Net training with partGenerator:
iniLossTrainNet = NetTrain[iniLossNet, {partGenerator, "RoundLength" -> 3}, All, MaxTrainingRounds -> 3, TrainingProgressCheckpointing -> {"Directory", checkpointDir}]
Trained Net
Once trained one can look at the relevant information of the training process. Import the trained net as an object:
Encoder & Decoder
Set the encoders and decoders for further tests. Set the encoder for image size 500x500 and a MeanImage:
enc = NetEncoder[{"Image", {500, 500}, "MeanImage" -> {0.485, 0.456, 0.406}}];
Set the decoder for the classe which 0 means no rooftop and 1 means rooftop:
dec = NetDecoder[{"Class", {0, 1}, "InputDepth" -> 3}];
Training information
Extract the trained net:
finalTrainedNetEval =
NetExtract[finalTrainedNet["TrainedNet"], "eval"]
Set the encoder:
finalTrainedNetEvalEnc =
NetReplacePart[finalTrainedNetEval, "Input" -> enc ]
Set the decoder:
finalTrainedNetEvalDec =
NetReplacePart[finalTrainedNetEvalEnc, "Output" -> dec ]
Export the net to test:
Export["FinalTrainedNetEval.mx", finalTrainedNetEvalDec]
Net Evaluation
netEvaluation =
Import["/Volumes/ECG/ProjectWSS/AerialImageDataset/\
FinalTrainedNetEval.mx"]
Test Files
Take a random file from the training set:
randomFile = RandomSample[FileNames["image/*.tif"], 1];
TestImage = Import[randomFile[[1]]];
TestMask =
Import[StringReplace[randomFile[[1]], "image/" -> "mask/"]];
Take 100 partition of the image to feed into the net:
imageToTest = ImagePartition[TestImage, {500, 500}];
maskToTest = ImagePartition[TestMask, {500, 500}];
rand1 = RandomInteger[{1, 10}];
rand2 = RandomInteger[{1, 10}];
ImageCompose[
imageToTest[[rand1,
rand2]], {Image[netEvaluation[imageToTest[[rand1, rand2]]]], 0.5}]
ImageCompose[
maskToTest[[rand1,
rand2]], {Image[netEvaluation[imageToTest[[rand1, rand2]]]], 0.5}]
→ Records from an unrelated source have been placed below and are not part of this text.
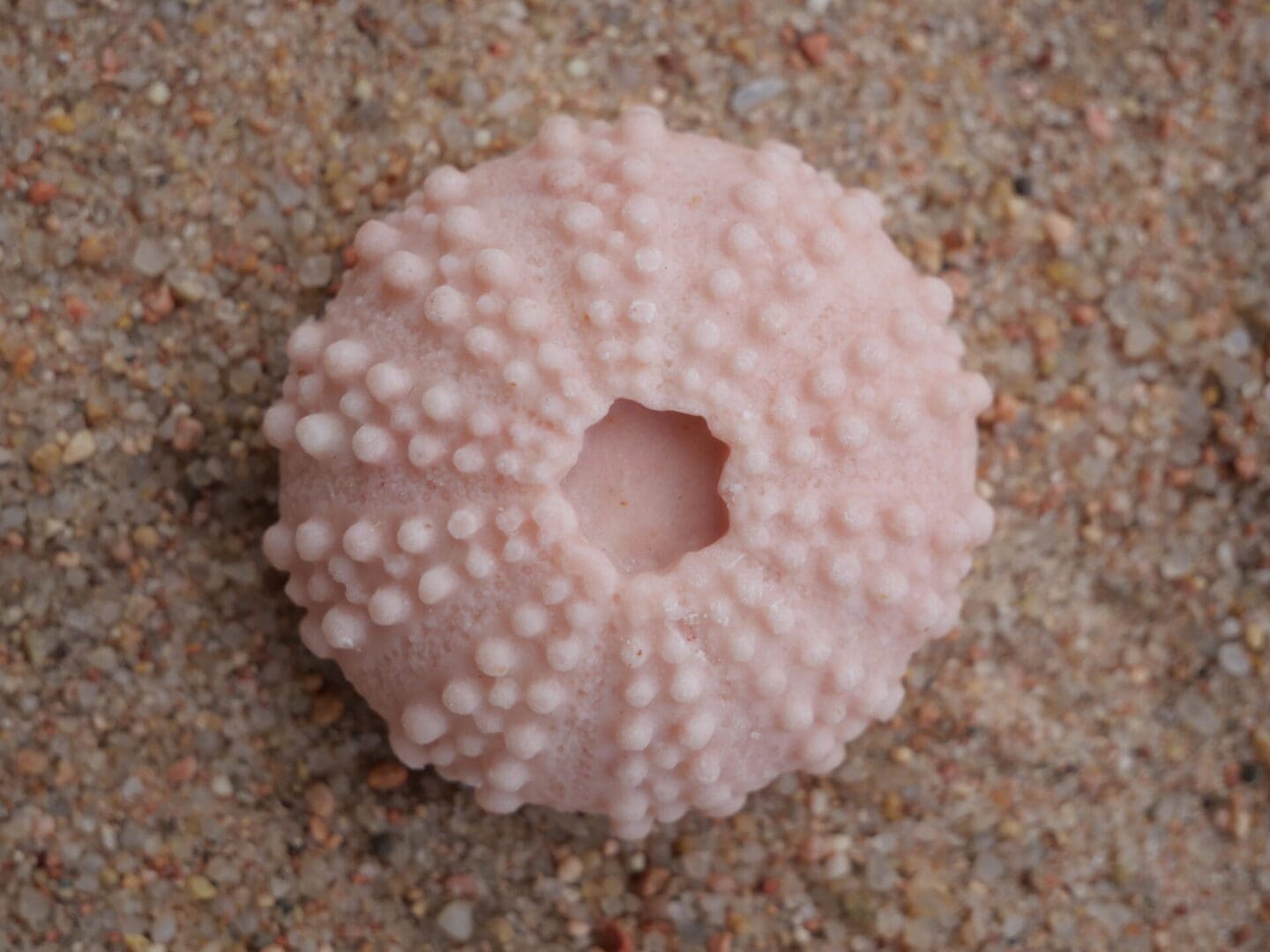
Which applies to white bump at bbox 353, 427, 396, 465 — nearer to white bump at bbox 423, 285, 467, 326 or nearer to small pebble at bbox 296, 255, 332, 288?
white bump at bbox 423, 285, 467, 326

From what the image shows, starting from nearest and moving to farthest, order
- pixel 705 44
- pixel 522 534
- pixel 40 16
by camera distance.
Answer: pixel 522 534
pixel 40 16
pixel 705 44

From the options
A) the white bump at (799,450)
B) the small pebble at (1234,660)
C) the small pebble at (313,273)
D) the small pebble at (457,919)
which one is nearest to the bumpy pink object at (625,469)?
the white bump at (799,450)

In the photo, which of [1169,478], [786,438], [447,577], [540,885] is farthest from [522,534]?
[1169,478]

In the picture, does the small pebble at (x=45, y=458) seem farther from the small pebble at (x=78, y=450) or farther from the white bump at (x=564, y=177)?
the white bump at (x=564, y=177)

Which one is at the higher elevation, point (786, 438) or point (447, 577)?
point (786, 438)

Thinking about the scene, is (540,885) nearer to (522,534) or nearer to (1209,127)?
(522,534)

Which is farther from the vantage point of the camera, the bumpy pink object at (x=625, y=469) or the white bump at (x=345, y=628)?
the white bump at (x=345, y=628)

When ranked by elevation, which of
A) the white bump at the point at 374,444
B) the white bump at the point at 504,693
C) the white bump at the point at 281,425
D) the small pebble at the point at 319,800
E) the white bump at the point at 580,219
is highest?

Compare the percentage of building in the area with the net and the mask:
{{"Net", "Mask"}, {ImageMeasurements[
Image[netEvaluation[imageToTest[[rand1, rand2]]]], "Mean"],
ImageMeasurements[maskToTest[[rand1, rand2]], "Mean"]}} // Dataset
GeoImage
testImage[latitud_, longitud_, net_] :=
Module[{geoImage, geoImageResize},
geoImage =
GeoImage[GeoPosition[{latitud, longitud}],
GeoRange -> Quantity[75, "Meters"], GeoProjection -> "Mercator",
ImageSize -> Small];
geoImageResize = ImageResize[geoImage, {500, 500}];
{ImageCompose[geoImageResize, {Image[net[geoImageResize]], 0.3}]
, Image[net[geoImageResize]]}]
IER-UNAM
IER = testImage[18.839940, -99.235635, netEvaluation]